Rossi cambia la historia


EFE

Fue el partido de siempre en Cornellà. Frío, insulso, aburrido, sin fútbol. Lo habitual, vamos. Algo extraño ocurre en la nueva casa espanyolista que no permite que se presencie un buen espectáculo en las visitas celestes. No importa la hora, fecha o jugadores que haya sobre el terreno de juego. El guión es el mismo irremediablemente. 90 minutos de tedio y un añadido agitado.

Iba el partido camino del gol de Sergio García, ese destinado a romper el soporífero y merecido 0-0 de siempre, cuando la pelota encontró a otro delantero ratonero, pero de distinta camiseta. Al espacio de un magnífico pase de Cabral apareció Rossi para cambiar la historia. Le tocaba sonreír al Celta. Lo hará más a menudo si el italiano está sobre el campo. Berizzo lo cuida y sólo descubre su calidad en pequeñas dosis. Suficiente de momento para arañar un punto en Europa y sumar tres en liga. Sólo así se explica que no participe más. Cada paso que da genera peligro, cada pelota que agarra es un quebradero de cabeza para el rival. Si la rodilla lo permite, el Toto cuenta en su plantilla con un superclase que tarde o temprano será indiscutible.

Después llegó Pione para desatar todas sus virtudes en cinco segundos y ampliar el botín. Potencia, conducción en carrera, regate y fuerte disparo. Los highlights de Youtube han llegado a la vida real. Siempre mejor en la izquierda que en la derecha, aunque todavía a ráfagas. Apareció en la primera parte y se diluyó en la segunda. Parece haber adelantado a Bongonda en la jerarquía que dibuja Berizzo en su cabeza. Su próximo reto puede ser mantenerse en el once cuando regrese Orellana y Rossi sea innegociable. Dependerá también del nivel de su compatriota Wass, vulgar hasta el momento. Da la sensación de no estar a tono físicamente. 

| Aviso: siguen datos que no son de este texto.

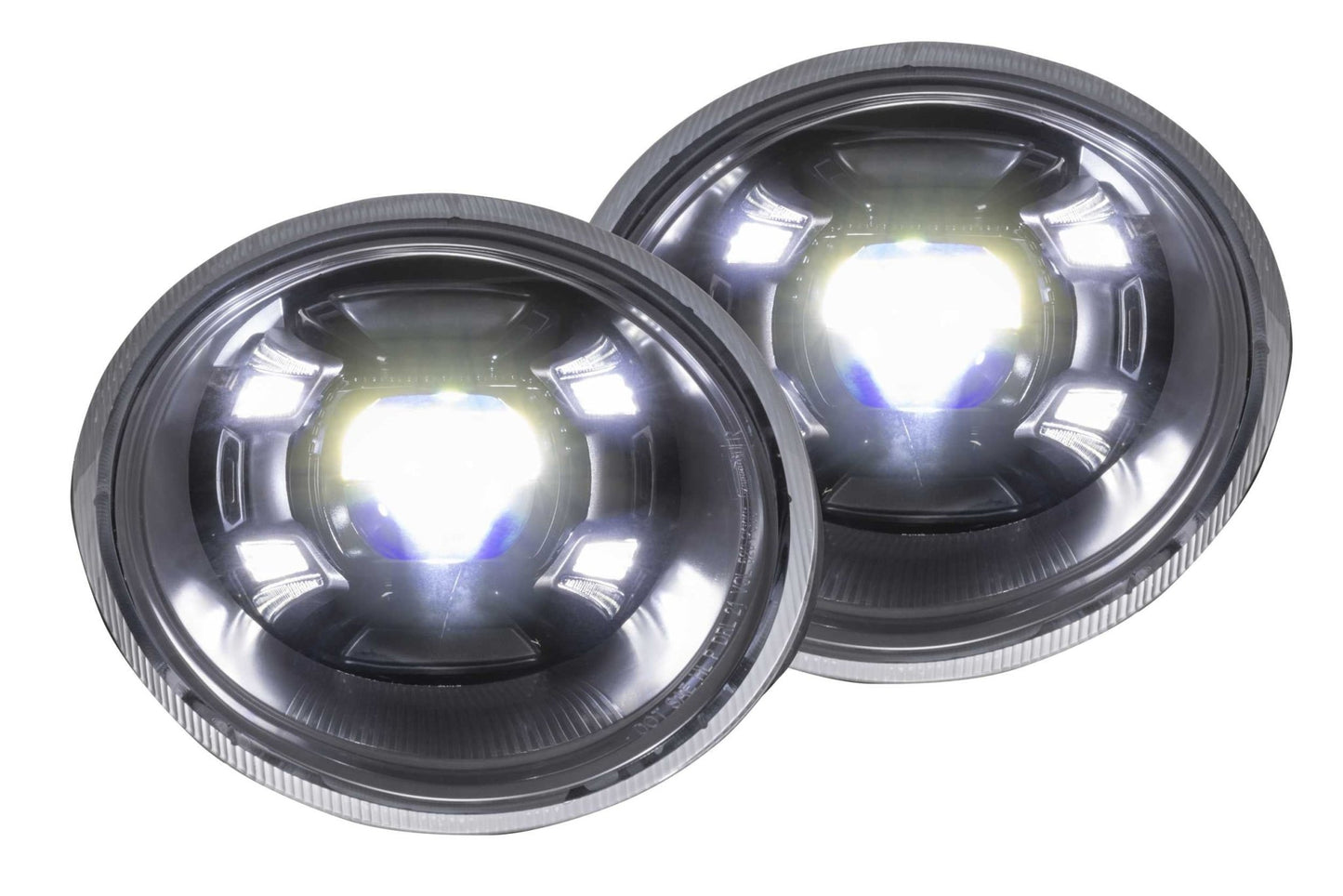 Porsche 911 997 (05 - 13) (Pair): Morimoto XB LED Headlights - Headlights - Morimoto XB LED Headlights
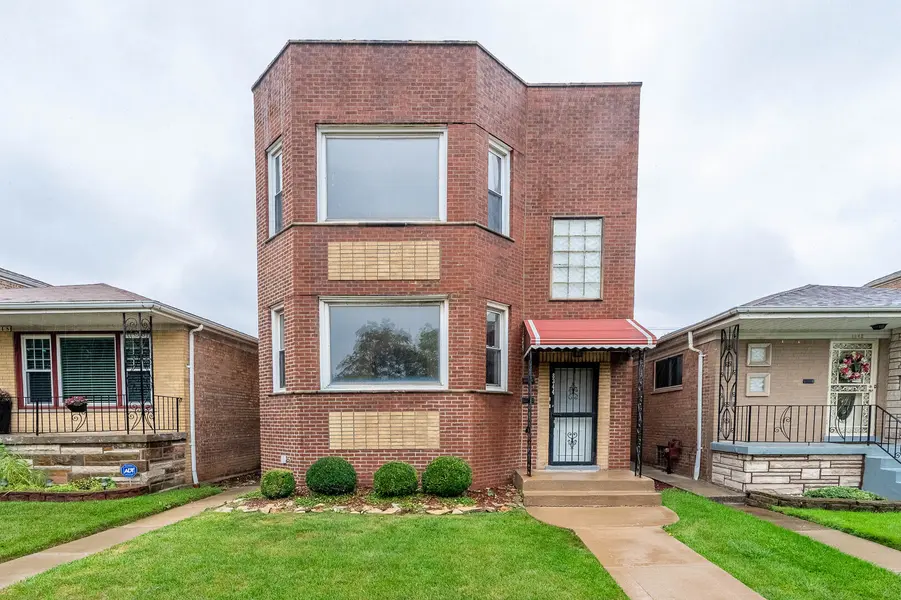 8344 S Lafayette AVE, Chicago, IL 60620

Resultado al margen, el Celta no hizo un gran partido. Confirmó su mejoría defensiva de esta temporada. Mejoría en la que seguramente algo tenga que ver Roncaglia, más que correcto en el lateral, tanto arriba como abajo. Pero no solucionó sus problemas ofensivos. Volvió Marcelo Díaz, pero faltaba el Tucu. También Orellana. Puede que el Celta no vuelva a carburar del todo hasta que no tenga al tridente chileno sobre el verde. Y junto a ellos a un Rossi que reduzca la soledad de Aspas. Sin ellos, al Celta le cuesta dar el paso que sigue al dominio de la pelota. La posee, pero no consigue emplearla para dañar al rival. Le sirve para defender, pero no logra atacar con peligro. Pasó ante el Leganés, ante el Sporting y anoche también. El de Moaña, muy sólo, fue el único capaz de romper una línea y merodear por las proximidades de Diego López, aunque sin demasiado éxito. Necesita a Rossi, a Orellana y mejorar su relación con Pione, con el que todavía no termina de entenderse.

De camino a todo ello, el Celta se ha instalado en la tranquilidad y va dejando atrás dudas y fobias. El triunfo de ayer compensa el escaso premio de Pamplona. Resta equilibrar la derrota ante el Leganés y todo estará de nuevo en su sitio. Barça y Villarreal serán las primeras oportunidades, pero antes toca afrontar la segunda cita con Europa ante el Panathinaikos. Un partido que se ve de otra manera con 7 puntos en el casillero y no 0, como en Lieja. Será en Balaídos y el Celta debe buscar la victoria para acomodar su clasificación. Falta comprobar qué planea Berizzo esta vez, si otra revolución o una rotación más lógica y moderada. Sea como fuere, habría que solicitar formalmente que Rossi sea de la partida. Con él, siempre, será más fácil.